YOUR GOAL ▸ Reproduce the data below exactly. Skip the pictures.

DATA FOR THIS EXERCISE ▸
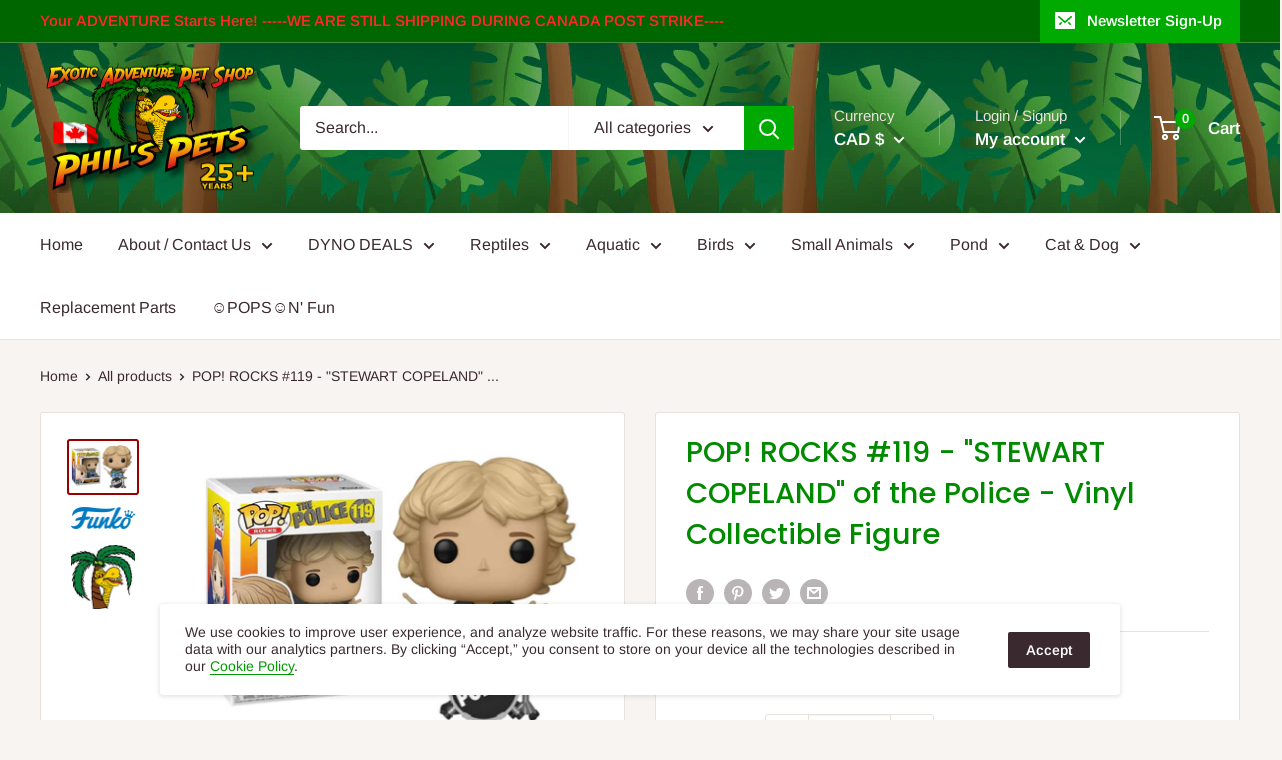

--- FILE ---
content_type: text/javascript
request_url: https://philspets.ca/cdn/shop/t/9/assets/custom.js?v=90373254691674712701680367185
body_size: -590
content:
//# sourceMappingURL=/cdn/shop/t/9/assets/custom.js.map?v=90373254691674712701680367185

RESULT OF THIS EXERCISE ▸
--- FILE ---
content_type: text/javascript
request_url: https://philspets.ca/cdn/shop/t/9/assets/custom.js?v=90373254691674712701680367185
body_size: -590
content:
//# sourceMappingURL=/cdn/shop/t/9/assets/custom.js.map?v=90373254691674712701680367185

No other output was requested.